(Data extract Opens)

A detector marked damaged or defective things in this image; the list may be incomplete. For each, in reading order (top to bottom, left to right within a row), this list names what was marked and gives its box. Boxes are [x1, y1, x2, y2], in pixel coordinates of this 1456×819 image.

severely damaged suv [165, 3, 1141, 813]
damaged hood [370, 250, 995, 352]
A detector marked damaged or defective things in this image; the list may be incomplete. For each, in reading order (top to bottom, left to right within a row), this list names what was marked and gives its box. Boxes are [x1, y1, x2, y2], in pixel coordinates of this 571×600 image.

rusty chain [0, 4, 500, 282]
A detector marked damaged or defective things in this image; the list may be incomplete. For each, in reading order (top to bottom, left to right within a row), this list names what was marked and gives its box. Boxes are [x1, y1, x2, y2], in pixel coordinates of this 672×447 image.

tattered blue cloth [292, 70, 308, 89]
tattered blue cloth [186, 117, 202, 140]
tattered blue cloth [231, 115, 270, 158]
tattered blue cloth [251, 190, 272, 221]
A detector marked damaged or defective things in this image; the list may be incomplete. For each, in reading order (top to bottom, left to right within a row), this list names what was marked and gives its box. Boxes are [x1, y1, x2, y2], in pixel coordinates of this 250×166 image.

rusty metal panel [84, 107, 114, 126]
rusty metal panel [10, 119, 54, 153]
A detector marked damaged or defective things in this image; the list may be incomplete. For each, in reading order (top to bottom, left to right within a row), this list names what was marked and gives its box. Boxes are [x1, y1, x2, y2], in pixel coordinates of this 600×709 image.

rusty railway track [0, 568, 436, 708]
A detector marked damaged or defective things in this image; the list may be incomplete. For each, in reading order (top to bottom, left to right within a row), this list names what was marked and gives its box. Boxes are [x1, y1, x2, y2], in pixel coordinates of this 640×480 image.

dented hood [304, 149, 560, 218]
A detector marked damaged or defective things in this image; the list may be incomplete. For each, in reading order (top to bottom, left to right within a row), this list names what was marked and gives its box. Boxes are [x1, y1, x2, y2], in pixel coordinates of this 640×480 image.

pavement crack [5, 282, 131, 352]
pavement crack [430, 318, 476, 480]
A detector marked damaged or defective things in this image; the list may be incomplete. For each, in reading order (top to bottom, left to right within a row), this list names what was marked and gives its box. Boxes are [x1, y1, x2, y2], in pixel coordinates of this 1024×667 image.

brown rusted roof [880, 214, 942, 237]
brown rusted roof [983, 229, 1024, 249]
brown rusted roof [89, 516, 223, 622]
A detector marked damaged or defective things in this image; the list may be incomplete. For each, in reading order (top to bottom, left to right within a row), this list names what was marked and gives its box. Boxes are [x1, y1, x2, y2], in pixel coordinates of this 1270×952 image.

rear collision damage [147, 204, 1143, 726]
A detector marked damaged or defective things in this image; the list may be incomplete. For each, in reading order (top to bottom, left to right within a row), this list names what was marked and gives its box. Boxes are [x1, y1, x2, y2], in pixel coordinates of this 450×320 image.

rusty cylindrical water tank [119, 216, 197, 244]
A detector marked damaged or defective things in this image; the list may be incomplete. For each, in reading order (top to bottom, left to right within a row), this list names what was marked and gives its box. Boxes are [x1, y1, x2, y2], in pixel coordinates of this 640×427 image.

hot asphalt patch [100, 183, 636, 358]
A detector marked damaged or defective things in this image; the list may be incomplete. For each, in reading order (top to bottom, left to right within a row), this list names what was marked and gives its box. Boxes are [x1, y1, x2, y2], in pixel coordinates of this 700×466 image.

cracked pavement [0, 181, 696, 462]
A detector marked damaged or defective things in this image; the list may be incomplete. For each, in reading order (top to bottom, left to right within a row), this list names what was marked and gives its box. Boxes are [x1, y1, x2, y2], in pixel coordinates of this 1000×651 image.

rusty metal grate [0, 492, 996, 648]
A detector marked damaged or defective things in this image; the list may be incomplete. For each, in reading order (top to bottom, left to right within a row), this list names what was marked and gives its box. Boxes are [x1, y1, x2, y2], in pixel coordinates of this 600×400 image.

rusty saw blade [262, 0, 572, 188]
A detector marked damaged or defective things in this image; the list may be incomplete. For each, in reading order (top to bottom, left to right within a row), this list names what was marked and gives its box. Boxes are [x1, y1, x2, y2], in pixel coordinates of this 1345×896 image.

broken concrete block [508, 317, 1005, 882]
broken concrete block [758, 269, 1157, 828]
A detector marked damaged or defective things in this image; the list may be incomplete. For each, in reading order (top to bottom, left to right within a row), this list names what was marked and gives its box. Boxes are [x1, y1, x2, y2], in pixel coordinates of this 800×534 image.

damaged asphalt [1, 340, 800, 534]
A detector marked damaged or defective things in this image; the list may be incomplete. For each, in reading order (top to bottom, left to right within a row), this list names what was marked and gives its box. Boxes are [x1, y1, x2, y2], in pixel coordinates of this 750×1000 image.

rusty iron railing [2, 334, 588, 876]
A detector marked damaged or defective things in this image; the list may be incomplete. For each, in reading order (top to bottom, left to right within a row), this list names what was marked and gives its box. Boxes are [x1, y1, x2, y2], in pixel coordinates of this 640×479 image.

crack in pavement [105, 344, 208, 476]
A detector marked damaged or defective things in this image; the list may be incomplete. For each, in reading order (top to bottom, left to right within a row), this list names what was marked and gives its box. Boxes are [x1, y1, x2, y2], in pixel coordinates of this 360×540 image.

(Data extract Closes)

**What you are asked to do**.
Word for word, write out the entire listing once more.

**Solved problem**.
A detector marked damaged or defective things in this image; the list may be incomplete. For each, in reading order (top to bottom, left to right within a row), this list names what was marked and gives its box. Boxes are [x1, y1, x2, y2], in pixel coordinates of this 1456×819 image.

severely damaged suv [165, 3, 1141, 813]
damaged hood [370, 250, 995, 352]
A detector marked damaged or defective things in this image; the list may be incomplete. For each, in reading order (top to bottom, left to right within a row), this list names what was marked and gives its box. Boxes are [x1, y1, x2, y2], in pixel coordinates of this 571×600 image.

rusty chain [0, 4, 500, 282]
A detector marked damaged or defective things in this image; the list may be incomplete. For each, in reading order (top to bottom, left to right within a row), this list names what was marked and gives its box. Boxes are [x1, y1, x2, y2], in pixel coordinates of this 672×447 image.

tattered blue cloth [292, 70, 308, 89]
tattered blue cloth [186, 117, 202, 140]
tattered blue cloth [231, 115, 270, 158]
tattered blue cloth [251, 190, 272, 221]
A detector marked damaged or defective things in this image; the list may be incomplete. For each, in reading order (top to bottom, left to right within a row), this list names what was marked and gives its box. Boxes are [x1, y1, x2, y2], in pixel coordinates of this 250×166 image.

rusty metal panel [84, 107, 114, 126]
rusty metal panel [10, 119, 54, 153]
A detector marked damaged or defective things in this image; the list may be incomplete. For each, in reading order (top to bottom, left to right within a row), this list names what was marked and gives its box. Boxes are [x1, y1, x2, y2], in pixel coordinates of this 600×709 image.

rusty railway track [0, 568, 436, 708]
A detector marked damaged or defective things in this image; the list may be incomplete. For each, in reading order (top to bottom, left to right within a row), this list names what was marked and gives its box. Boxes are [x1, y1, x2, y2], in pixel coordinates of this 640×480 image.

dented hood [304, 149, 560, 218]
A detector marked damaged or defective things in this image; the list may be incomplete. For each, in reading order (top to bottom, left to right within a row), this list names what was marked and gives its box. Boxes are [x1, y1, x2, y2], in pixel coordinates of this 640×480 image.

pavement crack [5, 282, 131, 352]
pavement crack [430, 318, 476, 480]
A detector marked damaged or defective things in this image; the list may be incomplete. For each, in reading order (top to bottom, left to right within a row), this list names what was marked and gives its box. Boxes are [x1, y1, x2, y2], in pixel coordinates of this 1024×667 image.

brown rusted roof [880, 214, 942, 237]
brown rusted roof [983, 229, 1024, 249]
brown rusted roof [89, 516, 223, 622]
A detector marked damaged or defective things in this image; the list may be incomplete. For each, in reading order (top to bottom, left to right within a row), this list names what was marked and gives its box. Boxes are [x1, y1, x2, y2], in pixel coordinates of this 1270×952 image.

rear collision damage [147, 204, 1143, 726]
A detector marked damaged or defective things in this image; the list may be incomplete. For each, in reading order (top to bottom, left to right within a row), this list names what was marked and gives its box. Boxes are [x1, y1, x2, y2], in pixel coordinates of this 450×320 image.

rusty cylindrical water tank [119, 216, 197, 244]
A detector marked damaged or defective things in this image; the list may be incomplete. For each, in reading order (top to bottom, left to right within a row), this list names what was marked and gives its box. Boxes are [x1, y1, x2, y2], in pixel coordinates of this 640×427 image.

hot asphalt patch [100, 183, 636, 358]
A detector marked damaged or defective things in this image; the list may be incomplete. For each, in reading order (top to bottom, left to right within a row), this list names what was marked and gives its box. Boxes are [x1, y1, x2, y2], in pixel coordinates of this 700×466 image.

cracked pavement [0, 181, 696, 462]
A detector marked damaged or defective things in this image; the list may be incomplete. For each, in reading order (top to bottom, left to right within a row), this list names what was marked and gives its box. Boxes are [x1, y1, x2, y2], in pixel coordinates of this 1000×651 image.

rusty metal grate [0, 492, 996, 648]
A detector marked damaged or defective things in this image; the list may be incomplete. For each, in reading order (top to bottom, left to right within a row), this list names what was marked and gives its box. Boxes are [x1, y1, x2, y2], in pixel coordinates of this 600×400 image.

rusty saw blade [262, 0, 572, 188]
A detector marked damaged or defective things in this image; the list may be incomplete. For each, in reading order (top to bottom, left to right within a row), this list names what was marked and gives its box. Boxes are [x1, y1, x2, y2], in pixel coordinates of this 1345×896 image.

broken concrete block [508, 317, 1005, 882]
broken concrete block [758, 269, 1157, 828]
A detector marked damaged or defective things in this image; the list may be incomplete. For each, in reading order (top to bottom, left to right within a row), this list names what was marked and gives its box. Boxes are [x1, y1, x2, y2], in pixel coordinates of this 800×534 image.

damaged asphalt [1, 340, 800, 534]
A detector marked damaged or defective things in this image; the list may be incomplete. For each, in reading order (top to bottom, left to right within a row), this list names what was marked and gives its box. Boxes are [x1, y1, x2, y2], in pixel coordinates of this 750×1000 image.

rusty iron railing [2, 334, 588, 876]
A detector marked damaged or defective things in this image; the list may be incomplete. For each, in reading order (top to bottom, left to right within a row), this list names what was marked and gives its box. Boxes are [x1, y1, x2, y2], in pixel coordinates of this 640×479 image.

crack in pavement [105, 344, 208, 476]
A detector marked damaged or defective things in this image; the list may be incomplete. For each, in reading order (top to bottom, left to right within a row), this list names what was marked and gives its box. Boxes are [x1, y1, x2, y2], in pixel coordinates of this 360×540 image.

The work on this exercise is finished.